Published Apr 21, 2014
Just wanted to get your opinions on this. I currently work in the medsurg unit. We have this patient for transfusion of half of fresh whole blood. Her hgb levels were in the 90s mark. She had cancer as well and her weight was estimated at 70kg. Her transfusion was ordered for four hours, so by protocol i identified the patient correctly, i infused the blood slowly at first to monitor for reactions. At the second hour mark, i saw that my blood was still 3/4 despite constantly regulating. The blood as consumed at the 5th hour. At the end of the bt, patient's vs increased and dob was noted. Dr were informed and they gave furosemide and neb after. Bt rate was decreased to 6hours. My questions are: what is the safe rate of blood transfusion per volume? For example, was it safe to infuse it longer than 4 hours and or lesser than 4 hours?
ChristineN, BSN, RN
This is something you really need to go by what your facilities policy and procedure manual says. That being said, I have never worked someplace that allowed blood to be infused over 4 hrs
vintage_RN, BSN, RN
We always infuse over 3 hrs unless the order specifies otherwise. We use the alaris pump so I just program it in at 100ml/hr for 300ml and never have a problem.
We also usually infuse over 3 hours typically and always use an alaris pump as well. Anything over 4 hours and there's an increased risk of lysis or bacterial proliferation.
In the 100ml per hour no complications were noted? Like dob or congestion? Or im thinking too much, the patient might have an underlying problem. Because after the dob and the neb she was relieved. But after 1 day, i remembered the pt being brought to the ccu.
Check your hospital's protocol but everywhere I've ever worked the blood cannot hang for more than four hours. I always aim for 3 hours (unless trauma or acute blood loss). That way if I run into issues (bad I.V. site, etc.) I have a little cushion to get it in by the 4 hr. mark.
Yup its 2-4 hours by protocol but sometimes ordered otherwise
In that rate arent patient at risk for congestion?
SoldierNurse22, BSN, RN
I've run it in in about an hour before on patients who were severely low in their counts. They didn't have any adverse affects.
At my facility, blood that is hung for longer than 4 hours is expired due to the risk of clotting in the bag.

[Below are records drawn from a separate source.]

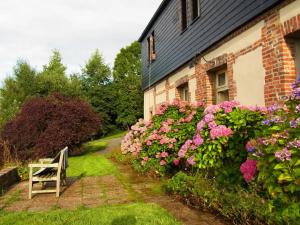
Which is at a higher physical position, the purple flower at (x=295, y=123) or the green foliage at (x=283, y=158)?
the purple flower at (x=295, y=123)

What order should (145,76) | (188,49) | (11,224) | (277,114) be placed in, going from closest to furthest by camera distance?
(277,114) → (11,224) → (188,49) → (145,76)

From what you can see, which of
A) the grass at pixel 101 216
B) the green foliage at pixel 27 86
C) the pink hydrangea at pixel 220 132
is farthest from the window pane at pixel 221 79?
the green foliage at pixel 27 86

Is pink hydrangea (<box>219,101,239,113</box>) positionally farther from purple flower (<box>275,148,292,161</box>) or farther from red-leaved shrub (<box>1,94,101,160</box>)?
red-leaved shrub (<box>1,94,101,160</box>)

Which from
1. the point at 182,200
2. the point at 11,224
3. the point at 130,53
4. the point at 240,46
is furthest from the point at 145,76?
the point at 130,53

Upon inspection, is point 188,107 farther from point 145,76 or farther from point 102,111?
point 102,111

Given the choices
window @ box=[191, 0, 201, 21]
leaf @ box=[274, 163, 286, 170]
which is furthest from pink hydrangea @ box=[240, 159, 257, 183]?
window @ box=[191, 0, 201, 21]

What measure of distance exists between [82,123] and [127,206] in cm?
1076

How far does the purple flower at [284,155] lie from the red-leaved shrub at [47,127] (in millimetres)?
12292

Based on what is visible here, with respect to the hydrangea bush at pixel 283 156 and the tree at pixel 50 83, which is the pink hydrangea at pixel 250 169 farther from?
the tree at pixel 50 83

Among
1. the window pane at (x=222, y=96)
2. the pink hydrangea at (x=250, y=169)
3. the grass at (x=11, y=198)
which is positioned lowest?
the grass at (x=11, y=198)

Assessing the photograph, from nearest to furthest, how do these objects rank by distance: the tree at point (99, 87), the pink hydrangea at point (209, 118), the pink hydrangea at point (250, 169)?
the pink hydrangea at point (250, 169), the pink hydrangea at point (209, 118), the tree at point (99, 87)

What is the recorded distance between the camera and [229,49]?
328 inches

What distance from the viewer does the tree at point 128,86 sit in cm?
3675

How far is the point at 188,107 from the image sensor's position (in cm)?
869
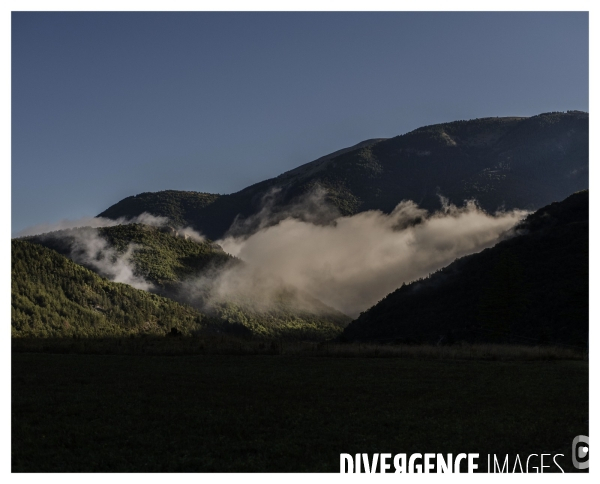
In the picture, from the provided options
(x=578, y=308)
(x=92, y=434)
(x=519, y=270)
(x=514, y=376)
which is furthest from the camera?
(x=519, y=270)

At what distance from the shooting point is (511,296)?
70250mm

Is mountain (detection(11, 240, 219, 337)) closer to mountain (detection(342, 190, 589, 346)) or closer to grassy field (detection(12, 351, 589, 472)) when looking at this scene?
mountain (detection(342, 190, 589, 346))

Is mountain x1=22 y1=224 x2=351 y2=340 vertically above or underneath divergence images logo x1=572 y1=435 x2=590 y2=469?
above

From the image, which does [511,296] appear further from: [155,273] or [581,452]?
[155,273]

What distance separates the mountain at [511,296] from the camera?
6650cm

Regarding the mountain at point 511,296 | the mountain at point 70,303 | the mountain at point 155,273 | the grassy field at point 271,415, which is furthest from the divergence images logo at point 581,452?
the mountain at point 155,273

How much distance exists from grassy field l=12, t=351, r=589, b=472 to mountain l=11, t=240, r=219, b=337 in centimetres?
5966

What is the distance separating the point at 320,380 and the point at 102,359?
17000 mm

There are no exceptions. You need to check your policy as this is typically the case across the board.
You can run blood as fast as you can get it in if the pt is sick enough. I have given blood with each unit going in over 10 minutes via a rapid infuser in a pt that was bleeding out during a cardiac arrest.

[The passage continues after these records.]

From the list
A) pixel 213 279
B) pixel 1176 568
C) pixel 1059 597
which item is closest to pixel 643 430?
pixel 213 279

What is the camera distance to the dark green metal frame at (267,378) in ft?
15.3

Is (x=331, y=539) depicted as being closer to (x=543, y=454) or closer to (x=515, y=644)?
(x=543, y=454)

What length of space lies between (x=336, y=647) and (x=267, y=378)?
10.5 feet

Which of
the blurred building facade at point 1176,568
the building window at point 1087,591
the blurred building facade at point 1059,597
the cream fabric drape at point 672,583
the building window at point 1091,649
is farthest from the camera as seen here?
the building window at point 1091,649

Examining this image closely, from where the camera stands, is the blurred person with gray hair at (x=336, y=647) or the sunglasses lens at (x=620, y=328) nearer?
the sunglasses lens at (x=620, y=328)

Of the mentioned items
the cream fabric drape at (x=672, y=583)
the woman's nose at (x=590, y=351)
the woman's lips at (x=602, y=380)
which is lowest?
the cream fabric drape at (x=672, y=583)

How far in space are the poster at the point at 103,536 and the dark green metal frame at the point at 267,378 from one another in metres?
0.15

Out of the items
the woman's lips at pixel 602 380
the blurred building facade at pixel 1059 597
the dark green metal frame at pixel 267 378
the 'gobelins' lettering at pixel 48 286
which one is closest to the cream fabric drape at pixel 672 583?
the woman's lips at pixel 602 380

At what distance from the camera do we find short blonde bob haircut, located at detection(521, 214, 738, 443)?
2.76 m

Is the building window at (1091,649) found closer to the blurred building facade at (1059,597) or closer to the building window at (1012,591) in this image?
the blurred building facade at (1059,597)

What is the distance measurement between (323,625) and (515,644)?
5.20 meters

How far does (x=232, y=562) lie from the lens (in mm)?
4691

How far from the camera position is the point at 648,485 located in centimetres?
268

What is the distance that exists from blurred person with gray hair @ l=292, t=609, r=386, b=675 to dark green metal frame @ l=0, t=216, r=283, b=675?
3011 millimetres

As a former oncology nurse, I can tell you that you have 4 hours to transfuse a unit of blood and if you are worried about congestion then get an order for lasix from the prescribing doctor. Most of the time I am giving 2-3 units of blood with lasix in between each unit.
KelRN215, BSN, RN
When I worked in the hospital (pediatrics), standard rate for blood transfusions was over 3-4 hrs. 4 hours was the absolute max and the blood expired at the 4 hr mark.